Topic: Bitwise Operators

I'm trying to learn to love C and all it's low level goodness.  That means coming to know and love, wait for it...  the bitwise operators.  For the life of me I cannot get this function (returns 1 if any bit in a word is set to 0 ) to work the way I would like it too.

int any_bit_off(unsigned x) {

         unsigned char *t, *e;
         for(t = &x, e = (&x + sizeof(x)); t != e; ++t) {
                 if( (*t & 0) )
                         return 1;
         }

         return 0;
}

What I think this ought to be doing is using byte pointers (unsigned chars, correct?) to walk through the word and comparing each bit of each byte using the & bitwise operator.  If a "off bit" is found it should return one, otherwise the default return value is zero (no off bits where found).  It unfortunately returns zero when I pass it 'unsigned z = 0xFFFFFFFF' which should have no 'off' bits in it.  I think my mask is in the if condition is wrong but I'm not sure how or why.  K&R are unusually terse on this point.  Perhaps someone here can explain.

Thank you.

Re: Bitwise Operators

Your function will always return 0, because *t & 0 always returns zero. Any number ANDed with 0 is always 0.

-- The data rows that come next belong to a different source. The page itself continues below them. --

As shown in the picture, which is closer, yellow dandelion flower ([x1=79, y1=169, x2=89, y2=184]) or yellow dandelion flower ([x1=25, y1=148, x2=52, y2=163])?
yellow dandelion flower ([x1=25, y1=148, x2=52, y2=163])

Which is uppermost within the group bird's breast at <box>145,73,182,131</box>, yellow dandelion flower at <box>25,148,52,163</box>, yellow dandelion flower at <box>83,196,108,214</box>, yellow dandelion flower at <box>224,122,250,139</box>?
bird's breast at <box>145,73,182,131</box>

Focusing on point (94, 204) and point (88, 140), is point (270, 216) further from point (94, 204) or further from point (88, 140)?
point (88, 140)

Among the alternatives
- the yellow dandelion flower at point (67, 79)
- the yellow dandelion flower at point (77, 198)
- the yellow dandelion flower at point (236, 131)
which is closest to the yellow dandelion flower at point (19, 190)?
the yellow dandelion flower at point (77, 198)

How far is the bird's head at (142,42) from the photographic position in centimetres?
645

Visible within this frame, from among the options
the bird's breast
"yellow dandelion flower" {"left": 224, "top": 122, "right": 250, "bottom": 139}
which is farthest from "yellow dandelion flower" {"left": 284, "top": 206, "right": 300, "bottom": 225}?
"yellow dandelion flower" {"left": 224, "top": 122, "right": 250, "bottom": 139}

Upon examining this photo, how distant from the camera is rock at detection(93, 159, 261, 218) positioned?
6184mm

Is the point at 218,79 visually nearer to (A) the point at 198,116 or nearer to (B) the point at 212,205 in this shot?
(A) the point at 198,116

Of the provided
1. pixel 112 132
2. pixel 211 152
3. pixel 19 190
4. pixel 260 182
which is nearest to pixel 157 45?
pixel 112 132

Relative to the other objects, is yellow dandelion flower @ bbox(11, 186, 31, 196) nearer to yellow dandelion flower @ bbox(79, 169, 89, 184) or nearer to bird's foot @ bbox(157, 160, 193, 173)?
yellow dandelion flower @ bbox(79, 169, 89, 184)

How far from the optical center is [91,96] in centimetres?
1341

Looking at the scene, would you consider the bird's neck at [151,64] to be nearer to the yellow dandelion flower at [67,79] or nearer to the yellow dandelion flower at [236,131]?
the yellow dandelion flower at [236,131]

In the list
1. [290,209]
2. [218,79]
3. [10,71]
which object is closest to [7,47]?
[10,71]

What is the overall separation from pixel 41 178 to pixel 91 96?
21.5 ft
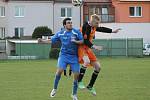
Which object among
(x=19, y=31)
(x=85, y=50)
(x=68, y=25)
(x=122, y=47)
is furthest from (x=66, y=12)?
(x=68, y=25)

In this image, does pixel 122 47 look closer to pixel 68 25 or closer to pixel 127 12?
pixel 127 12

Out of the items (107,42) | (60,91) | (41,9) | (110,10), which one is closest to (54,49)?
(107,42)

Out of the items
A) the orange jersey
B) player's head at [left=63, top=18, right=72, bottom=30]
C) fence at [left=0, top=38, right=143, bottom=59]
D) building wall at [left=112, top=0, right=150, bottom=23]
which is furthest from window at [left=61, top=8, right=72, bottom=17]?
player's head at [left=63, top=18, right=72, bottom=30]

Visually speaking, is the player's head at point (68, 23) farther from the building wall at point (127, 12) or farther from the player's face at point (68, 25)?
the building wall at point (127, 12)

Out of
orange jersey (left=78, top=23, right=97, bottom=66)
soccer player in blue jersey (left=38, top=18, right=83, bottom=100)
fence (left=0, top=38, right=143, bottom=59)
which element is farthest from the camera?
fence (left=0, top=38, right=143, bottom=59)

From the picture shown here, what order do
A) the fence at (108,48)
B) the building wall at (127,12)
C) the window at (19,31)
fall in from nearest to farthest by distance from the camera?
1. the fence at (108,48)
2. the window at (19,31)
3. the building wall at (127,12)

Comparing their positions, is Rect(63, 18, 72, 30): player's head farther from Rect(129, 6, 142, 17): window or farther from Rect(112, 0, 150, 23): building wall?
Rect(129, 6, 142, 17): window

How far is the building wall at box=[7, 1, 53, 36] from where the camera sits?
76250 millimetres

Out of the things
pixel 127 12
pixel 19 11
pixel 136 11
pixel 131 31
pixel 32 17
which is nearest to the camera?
pixel 131 31

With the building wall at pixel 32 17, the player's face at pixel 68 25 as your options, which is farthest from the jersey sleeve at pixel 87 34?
the building wall at pixel 32 17

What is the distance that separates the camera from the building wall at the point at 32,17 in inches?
3002

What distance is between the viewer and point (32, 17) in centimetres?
7650

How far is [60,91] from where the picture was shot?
17.2 meters

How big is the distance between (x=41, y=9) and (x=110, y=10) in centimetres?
1061
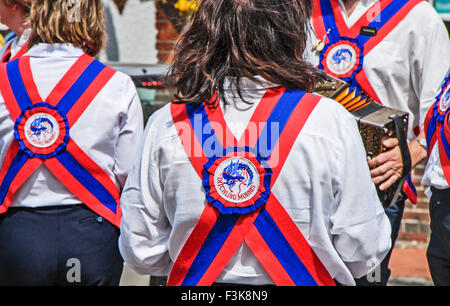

May I suggest a much easier way to solve the problem:

int any_bit_off(unsigned x) {
        return (x & 0xFFFFFFFF) != 0xFFFFFFFF;
}

Re: Bitwise Operators

Thanks!  I ended up with this version which in theory is word-size independent.

int any_bit_off(unsigned x) {
    return ~x && 1;
}

Re: Bitwise Operators

Ah, that's smart too. The && 1 bit is redundant though.